Tra le notizie che sono passate inosservate in questo periodo, ve n’è una che da sola accende numerose riflessioni. Ieri, 22 marzo, correva l’anniversario di un giorno storico per l’intera umanità. Era il 1895, il luogo era la Francia, i registi i Fratelli Lumière, gli attori i loro stessi dipendenti. Iniziava così una delle meraviglie dell’arte moderna, la settima, quella che ha creato un immaginario collettivo più potente di qualsiasi ideologia passeggera. L’uscita dalle officine Lumière ha compiuto 125 anni, ma nessuno se n’è accorto. Giustamente il Coronavirus ha distolto l’attenzione, ma potrebbe non essere l’unica ragione.
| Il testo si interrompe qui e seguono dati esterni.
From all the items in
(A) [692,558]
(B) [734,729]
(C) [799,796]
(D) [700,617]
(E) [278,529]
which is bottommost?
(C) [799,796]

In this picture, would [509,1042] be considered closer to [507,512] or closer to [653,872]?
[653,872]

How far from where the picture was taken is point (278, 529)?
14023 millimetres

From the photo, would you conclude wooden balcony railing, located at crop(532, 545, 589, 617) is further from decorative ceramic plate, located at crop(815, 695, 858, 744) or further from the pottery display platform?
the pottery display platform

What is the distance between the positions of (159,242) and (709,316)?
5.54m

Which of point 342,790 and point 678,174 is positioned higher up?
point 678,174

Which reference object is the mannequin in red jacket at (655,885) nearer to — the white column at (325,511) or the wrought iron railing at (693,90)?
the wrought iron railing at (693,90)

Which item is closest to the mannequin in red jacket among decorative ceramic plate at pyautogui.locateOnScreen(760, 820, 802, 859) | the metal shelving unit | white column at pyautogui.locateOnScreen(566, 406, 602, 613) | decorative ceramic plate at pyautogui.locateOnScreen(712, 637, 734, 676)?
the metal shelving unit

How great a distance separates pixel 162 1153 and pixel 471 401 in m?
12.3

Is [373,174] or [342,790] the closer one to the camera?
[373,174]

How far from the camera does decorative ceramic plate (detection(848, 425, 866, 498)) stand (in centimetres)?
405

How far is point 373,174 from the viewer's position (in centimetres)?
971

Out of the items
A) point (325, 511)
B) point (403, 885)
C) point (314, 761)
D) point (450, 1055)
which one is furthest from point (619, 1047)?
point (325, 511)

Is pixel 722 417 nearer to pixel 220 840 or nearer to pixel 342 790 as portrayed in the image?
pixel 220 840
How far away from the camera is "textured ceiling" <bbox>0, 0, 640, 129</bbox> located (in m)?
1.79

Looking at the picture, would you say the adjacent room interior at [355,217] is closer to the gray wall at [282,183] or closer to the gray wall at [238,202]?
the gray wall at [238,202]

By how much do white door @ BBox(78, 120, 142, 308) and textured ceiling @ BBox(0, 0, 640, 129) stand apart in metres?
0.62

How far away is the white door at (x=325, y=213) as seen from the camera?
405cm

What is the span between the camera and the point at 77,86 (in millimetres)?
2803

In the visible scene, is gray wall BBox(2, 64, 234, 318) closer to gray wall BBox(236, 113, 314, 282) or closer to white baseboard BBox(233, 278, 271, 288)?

La ragione che fa da sottofondo a questo compleanno dei Fratelli Lumière potrebbe non essere solo la pandemia, bensì qualcosa di più articolato e umano. Sì, perché a pensarci bene, un compleanno del genere non ha senso festeggiarlo, se a fare gli anni è qualcosa che si da per scontato. Un po’ come la data di nascita dei nostri genitori, che spesso si dimentica, perché non siamo noi a dovergli dare attenzione, bensì cerchiamo sempre di riceverla. Col cinema potremmo ipotizzare che sia andata allo stesso modo. L’arte è divenuta commercio, il commercio soddisfa una domanda, le eccellenze del marketing la creano.
Siamo abituati ad essere anticipati dal cinema, come se fosse la massa critica di un materiale fissile utile a sostenere l’autonomia della reazione nucleare. Pensiamo che viva di vita propria all’interno della catena del consumismo, e proprio per questo diamo per scontato che esso ci preceda nel soddisfacimento dei bisogni, la cui domanda non sapevamo nemmeno di aver formulato. Proprio come coi nostri genitori, abituati a precederci perché conoscono le nostre caratteristiche. La genitorialità del cinema, cosa che forse i Fratelli Lumière all’epoca de L’uscita dalle officine Lumière non avevano previsto, ha creato una patina invisibile tra la percezione del nostro attaccamento e il soddisfacimento dello stesso.
Eppure, inconsapevolmente, proprio gli elementi di distrazione come il Coronavirus e la quarantena hanno fatto sì che il compleanno de L’uscita dalle officine Lumière lo festeggiassimo inconsapevolmente. Intrattenimento e clausura si sono uniti, sono autonomi grazie alla massa critica dell’offerta streaming, prodigio inimmaginabile dai Fratelli Lumière. Ne andiamo costantemente in cerca, ora più che mai, tanto che gli streamer hanno dovuto accettare un abbassamento della qualità di traffico per non intasare le linee internet. Se il cinema pativa la mancanza di attenzioni, è proprio in questi giorni che ne riceve di eccessive. Consolazione amara per un genitore che vorrebbe più amore dai figli, ma la dura vecchia legge dei rapporti emotivi è sempre la stessa: chi ha più giudizio ne metta.
Cari Fratelli Lumière, caro L’uscita dalle officine Lumière, caro cinema, mai come oggi la tua presenza è motivo di serenità per tutti i quarantenati del mondo. Se non abbiamo prestato abbastanza attenzione alla ricorrenza storica di questo anniversario, fondamentale per la società attuale, facciamo appello al senso cristiano del perdono, riconoscendo i nostri sbagli, promettendo – neanche troppo sinceramente – che proveremo a non darti nuovamente per scontato. Che serva un collasso della rete per farci capire quanto sei importante? D’altronde, quale genitore non ha minacciato i figli di andarsene per fargli capire quanto fosse fondamentale per la famiglia?